This issue presents Hsu and associates' "The Imaging Features and Clinical Associations of a Novel Tau PET Tracer—18F-APN1607 in Alzheimer Disease". They propose in vivo tau PET imaging with the novel agent 18F-APN1607 to demonstrate the spatial distribution of tau deposition in Alzheimer disease (AD) and as a potential aid in the differential diagnosis of tauopathies.
They applied 18F-APN1607 in 12 normal controls (NCs) and 10 patients with mild to moderate probable AD. Detailed clinical information, cognitive measurements, and disease severity were documented. Regional SUV ratios (SUVRs) from 18F-AV-45 (florbetapir), 18F-APN1607 PET and regional gray matter (GM) atrophic ratios were calculated.

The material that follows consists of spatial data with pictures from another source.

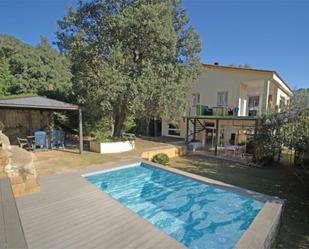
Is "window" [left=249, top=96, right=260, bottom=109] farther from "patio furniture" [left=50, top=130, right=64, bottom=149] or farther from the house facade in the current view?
"patio furniture" [left=50, top=130, right=64, bottom=149]

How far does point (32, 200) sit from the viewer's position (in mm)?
5070

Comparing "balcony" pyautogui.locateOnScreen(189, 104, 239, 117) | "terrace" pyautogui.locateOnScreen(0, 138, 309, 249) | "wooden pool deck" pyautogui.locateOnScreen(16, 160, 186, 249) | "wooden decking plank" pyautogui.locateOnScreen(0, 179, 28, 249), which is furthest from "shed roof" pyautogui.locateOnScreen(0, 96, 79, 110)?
"balcony" pyautogui.locateOnScreen(189, 104, 239, 117)

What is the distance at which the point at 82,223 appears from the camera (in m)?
4.15

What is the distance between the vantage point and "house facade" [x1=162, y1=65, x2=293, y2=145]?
15.6 metres

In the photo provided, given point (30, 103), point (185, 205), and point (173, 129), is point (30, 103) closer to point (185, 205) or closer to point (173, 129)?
point (185, 205)

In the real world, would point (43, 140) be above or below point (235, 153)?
above

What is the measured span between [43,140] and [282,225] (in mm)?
13178

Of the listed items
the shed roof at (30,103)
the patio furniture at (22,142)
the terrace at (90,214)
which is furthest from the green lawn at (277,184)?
the patio furniture at (22,142)

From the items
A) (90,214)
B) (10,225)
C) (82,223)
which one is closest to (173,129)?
(90,214)

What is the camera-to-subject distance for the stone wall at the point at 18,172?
5.05m

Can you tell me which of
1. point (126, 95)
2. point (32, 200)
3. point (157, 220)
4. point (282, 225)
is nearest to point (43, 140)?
point (126, 95)

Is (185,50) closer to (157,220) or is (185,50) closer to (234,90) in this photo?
(234,90)

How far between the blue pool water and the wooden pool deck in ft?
4.33

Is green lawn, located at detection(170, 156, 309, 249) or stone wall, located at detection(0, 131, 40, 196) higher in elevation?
stone wall, located at detection(0, 131, 40, 196)
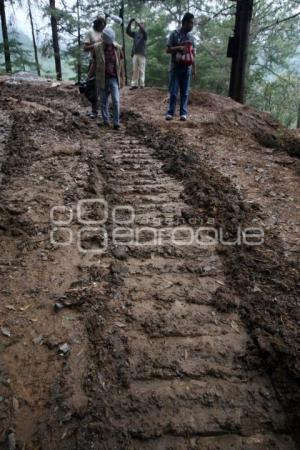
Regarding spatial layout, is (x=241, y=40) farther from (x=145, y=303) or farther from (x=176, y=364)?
(x=176, y=364)

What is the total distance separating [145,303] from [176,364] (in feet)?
1.95

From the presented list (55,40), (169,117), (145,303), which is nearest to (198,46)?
(55,40)

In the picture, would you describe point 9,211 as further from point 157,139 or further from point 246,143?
point 246,143

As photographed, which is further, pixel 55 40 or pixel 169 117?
pixel 55 40

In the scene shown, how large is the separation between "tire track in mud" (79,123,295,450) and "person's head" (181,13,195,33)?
4.67 metres

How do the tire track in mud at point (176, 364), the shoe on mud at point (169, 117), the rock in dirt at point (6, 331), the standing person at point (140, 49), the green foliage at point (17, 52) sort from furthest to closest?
the green foliage at point (17, 52)
the standing person at point (140, 49)
the shoe on mud at point (169, 117)
the rock in dirt at point (6, 331)
the tire track in mud at point (176, 364)

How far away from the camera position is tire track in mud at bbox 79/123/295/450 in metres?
1.96

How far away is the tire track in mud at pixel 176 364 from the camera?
6.42ft

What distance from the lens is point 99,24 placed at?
650 cm

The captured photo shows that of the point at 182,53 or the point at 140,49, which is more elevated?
the point at 140,49

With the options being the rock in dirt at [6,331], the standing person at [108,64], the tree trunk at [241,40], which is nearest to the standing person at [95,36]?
the standing person at [108,64]

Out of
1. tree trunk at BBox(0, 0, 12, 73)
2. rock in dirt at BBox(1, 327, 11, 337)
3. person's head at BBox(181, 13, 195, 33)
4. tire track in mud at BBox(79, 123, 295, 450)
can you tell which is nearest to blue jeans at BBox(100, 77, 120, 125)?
person's head at BBox(181, 13, 195, 33)

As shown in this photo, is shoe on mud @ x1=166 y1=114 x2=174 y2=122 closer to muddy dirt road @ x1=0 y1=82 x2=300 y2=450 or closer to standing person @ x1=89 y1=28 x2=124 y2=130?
standing person @ x1=89 y1=28 x2=124 y2=130

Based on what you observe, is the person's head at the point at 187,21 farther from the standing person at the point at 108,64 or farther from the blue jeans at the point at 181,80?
the standing person at the point at 108,64
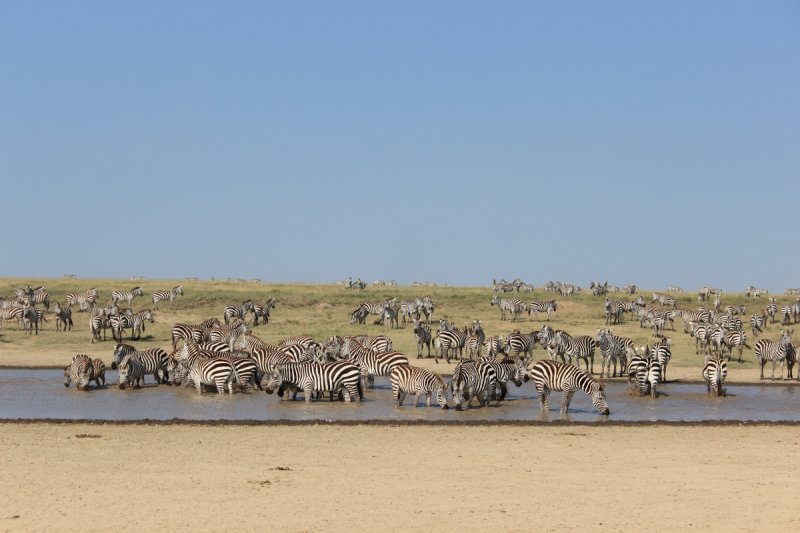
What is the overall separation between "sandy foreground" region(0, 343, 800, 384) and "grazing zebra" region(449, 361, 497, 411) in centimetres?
485

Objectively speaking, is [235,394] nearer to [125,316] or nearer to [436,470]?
[436,470]

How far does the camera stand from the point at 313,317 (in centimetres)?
4091

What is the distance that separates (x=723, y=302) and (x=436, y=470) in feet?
135

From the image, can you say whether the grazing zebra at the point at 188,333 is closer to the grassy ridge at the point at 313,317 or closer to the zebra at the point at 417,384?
the grassy ridge at the point at 313,317

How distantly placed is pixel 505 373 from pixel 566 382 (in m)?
2.23

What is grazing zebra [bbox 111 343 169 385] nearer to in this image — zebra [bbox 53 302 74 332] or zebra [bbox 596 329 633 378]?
zebra [bbox 596 329 633 378]

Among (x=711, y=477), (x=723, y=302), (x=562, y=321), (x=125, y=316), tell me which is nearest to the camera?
(x=711, y=477)

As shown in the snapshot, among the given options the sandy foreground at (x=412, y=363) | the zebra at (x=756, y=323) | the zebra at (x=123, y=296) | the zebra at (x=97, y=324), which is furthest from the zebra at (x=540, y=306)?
the zebra at (x=123, y=296)

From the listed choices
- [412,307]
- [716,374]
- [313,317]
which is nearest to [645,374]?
[716,374]

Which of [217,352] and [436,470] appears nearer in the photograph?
[436,470]

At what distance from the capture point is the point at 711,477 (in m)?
11.1

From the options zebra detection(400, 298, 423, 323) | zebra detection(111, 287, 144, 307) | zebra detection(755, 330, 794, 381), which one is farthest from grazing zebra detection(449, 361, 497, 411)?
zebra detection(111, 287, 144, 307)

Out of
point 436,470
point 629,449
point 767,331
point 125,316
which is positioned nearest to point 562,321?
point 767,331

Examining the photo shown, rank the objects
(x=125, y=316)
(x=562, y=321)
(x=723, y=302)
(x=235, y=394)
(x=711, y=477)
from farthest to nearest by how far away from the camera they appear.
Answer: (x=723, y=302) → (x=562, y=321) → (x=125, y=316) → (x=235, y=394) → (x=711, y=477)
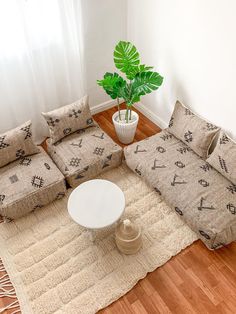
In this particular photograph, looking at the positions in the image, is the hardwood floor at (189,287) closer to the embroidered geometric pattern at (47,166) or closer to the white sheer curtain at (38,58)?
the embroidered geometric pattern at (47,166)

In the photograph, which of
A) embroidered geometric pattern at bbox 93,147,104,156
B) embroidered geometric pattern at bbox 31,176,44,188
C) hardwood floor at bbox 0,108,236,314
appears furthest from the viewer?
embroidered geometric pattern at bbox 93,147,104,156

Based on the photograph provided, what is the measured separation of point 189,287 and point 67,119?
66.6 inches

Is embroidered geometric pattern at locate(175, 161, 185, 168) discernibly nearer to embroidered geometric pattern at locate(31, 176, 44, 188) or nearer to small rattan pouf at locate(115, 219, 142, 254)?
small rattan pouf at locate(115, 219, 142, 254)

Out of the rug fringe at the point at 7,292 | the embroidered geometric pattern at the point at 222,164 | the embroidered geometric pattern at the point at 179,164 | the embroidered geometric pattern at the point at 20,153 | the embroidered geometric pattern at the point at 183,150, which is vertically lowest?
the rug fringe at the point at 7,292

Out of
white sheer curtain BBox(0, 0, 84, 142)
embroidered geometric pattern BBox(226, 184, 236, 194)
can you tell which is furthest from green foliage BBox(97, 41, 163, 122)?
embroidered geometric pattern BBox(226, 184, 236, 194)

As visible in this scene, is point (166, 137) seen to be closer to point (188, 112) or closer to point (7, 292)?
point (188, 112)

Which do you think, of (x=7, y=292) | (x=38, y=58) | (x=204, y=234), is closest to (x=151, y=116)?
(x=38, y=58)

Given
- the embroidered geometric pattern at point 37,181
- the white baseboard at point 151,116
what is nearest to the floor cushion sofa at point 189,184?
the white baseboard at point 151,116

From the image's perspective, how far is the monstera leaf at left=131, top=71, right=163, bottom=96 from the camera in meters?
2.68

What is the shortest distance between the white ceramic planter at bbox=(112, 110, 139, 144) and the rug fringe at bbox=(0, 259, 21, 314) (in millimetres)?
1545

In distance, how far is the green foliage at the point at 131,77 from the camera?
2676 mm

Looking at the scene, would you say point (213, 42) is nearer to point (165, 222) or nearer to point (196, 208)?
point (196, 208)

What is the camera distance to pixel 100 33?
9.86 ft

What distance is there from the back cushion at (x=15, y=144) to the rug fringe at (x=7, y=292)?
85 cm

Quantitative analyses showed significantly elevated SUVRs in the frontal, temporal, parietal, occipital lobes, anterior and posterior cingulate gyri, precuneus, and parahippocampal region (all P's < 0.01) with medium to large effect sizes (0.44–0.75). The SUVRs from 18F-APN1607 PET imaging showed significant correlations with the Alzheimer's Disease Assessment Scale (ADAS-cog) scores (all P's < 0.01) and strong correlation coefficients (R2 ranged from 0.54 to 0.68), even adjusted for age and sex effects.
Parahippocampal region 18F-APN1607 SUVRs showed rapid saturation as the ADAS-cog scores increased, and the SUVRs of the posterior cingulate gyrus and the temporal, frontal, parietal, and occipital regions slowly increased. Combined SUVRs from amyloid, tau PET, and regional GM atrophic ratio showed regional specific patterns as the ADAS-cog scores increased.
The authors concluded that 18F-APN1607 tau tracer correlated well with cognitive changes and demonstrated the spatial pattern of amyloid, tau deposition, and GM atrophy in the progression of AD.
In addition, unlike other tau agents, 18FAPN1607 PET imaging has a clear background and no off-target binding in the basal ganglia or the thalamus.